The final tab in the table detail window is Identical, shown in the following figure. The tab displays the rows that are an exact match. Notice that there is no Include check box associated with each row. The update script does not touch rows that are an exact match.
When you clear or select a check box in the detail window or in the lower detail pane of the main window, the change is reflected in the upper pane, as shown in the following figure. As you can see, the Target Only check box in the Widgets row is no longer selected, and the All different check box shows a mixed selection.
After you review the details for the Widgets tables, you can review the WidgetCategories tables. For these tables, all changes should be applied to the target database, so do not need clear any checkboxes.

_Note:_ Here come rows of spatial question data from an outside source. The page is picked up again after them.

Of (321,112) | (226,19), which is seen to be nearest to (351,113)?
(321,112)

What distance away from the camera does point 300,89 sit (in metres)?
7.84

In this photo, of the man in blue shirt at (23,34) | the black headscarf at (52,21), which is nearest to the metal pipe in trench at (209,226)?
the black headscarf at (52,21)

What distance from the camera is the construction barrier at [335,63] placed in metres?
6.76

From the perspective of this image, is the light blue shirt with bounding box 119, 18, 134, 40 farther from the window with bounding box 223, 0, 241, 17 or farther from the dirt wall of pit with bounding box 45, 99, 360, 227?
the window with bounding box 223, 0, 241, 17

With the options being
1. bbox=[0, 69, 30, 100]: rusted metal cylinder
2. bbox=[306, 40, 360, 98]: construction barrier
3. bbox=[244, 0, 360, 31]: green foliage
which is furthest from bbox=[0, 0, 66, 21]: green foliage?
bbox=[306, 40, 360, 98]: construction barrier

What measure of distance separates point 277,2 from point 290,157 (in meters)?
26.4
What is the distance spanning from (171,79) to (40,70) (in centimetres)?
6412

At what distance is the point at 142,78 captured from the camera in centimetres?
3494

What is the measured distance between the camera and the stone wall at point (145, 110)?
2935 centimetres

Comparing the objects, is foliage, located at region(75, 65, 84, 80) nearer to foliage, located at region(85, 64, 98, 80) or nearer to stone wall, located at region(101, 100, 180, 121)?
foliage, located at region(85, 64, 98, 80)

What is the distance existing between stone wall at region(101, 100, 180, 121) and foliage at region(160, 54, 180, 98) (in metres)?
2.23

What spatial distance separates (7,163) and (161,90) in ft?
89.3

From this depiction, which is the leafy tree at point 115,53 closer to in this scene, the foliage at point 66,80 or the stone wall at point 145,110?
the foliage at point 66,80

When reviewing the WidgetSubcategories tables, however, you will make a change. Go to the In both but different tab and clear the check box associated with the row that has a SubcategoryID value of 3, as shown in the following figure. In this way, the update script won’t change the value past its prime to way past its prime.
Deploying your changes to the target database
After you’ve reviewed the comparisons for each table and made the appropriate changes, you’re ready to update the target database. To start this process, launch the Deployment Wizard, which provides an easy-to-use tool for applying your changes to the target or generating a script for later deployment. The following figure shows the wizard’s opening screen, which is where you specify most of the details about the deployment operation.
For this example, use SQL Data Compare to deploy the changes right away. As part of this process, you should also create a backup of the target database and save the script used for making the changes. It’s also a good idea to run a comparison after you’ve deployed your changes to verify that you’ve gotten the correct results.
If you choose to back up the database, you’ll need to provide details about where to save the file, which you do on the next wizard screen. After that, on the wizard’s final screen, you can review the update script, save the script to a file, or copy it to the clipboard. The following figure shows the Deployment Script tab on the last screen, along with the other options.
The final screen also includes the Summary tab, which provides an overview of modifications that will be applied to target database, as shown in the following figure. The tab offers a great way to do a final check before deploying your updates.
When you launch the deployment, SQL Data Compare applies your changes to the target database, runs another comparison against the two databases, and displays the results in the main interface, as shown in the following figure.
As expected, the Widgets target table still includes two rows that are not in the source table, and the WidgetSubcategories tables include a matched row with different values. However, the WidgetCategories tables now match exactly, as do the WidgetReferences tables.
Working with SQL Data Compare
SQL Data Compare makes it easy to sync data from one database to another, while letting you control data modifications at the column and row levels. In this way, you can easily support different application versions, multiple test configurations, or other scenarios that require granular control over the data syncing process. You need only to set up a project, run your comparisons, determine which updates to include, and deploy your changes to the target database. SQL Data Compare takes care of the rest, freeing you up for other essential tasks.
In future articles, we’ll explore other topics about SQL Data Compare, such as using the command-line utility, filtering out rows or columns, comparing sources such as backup files, or taking advantage of other advanced features.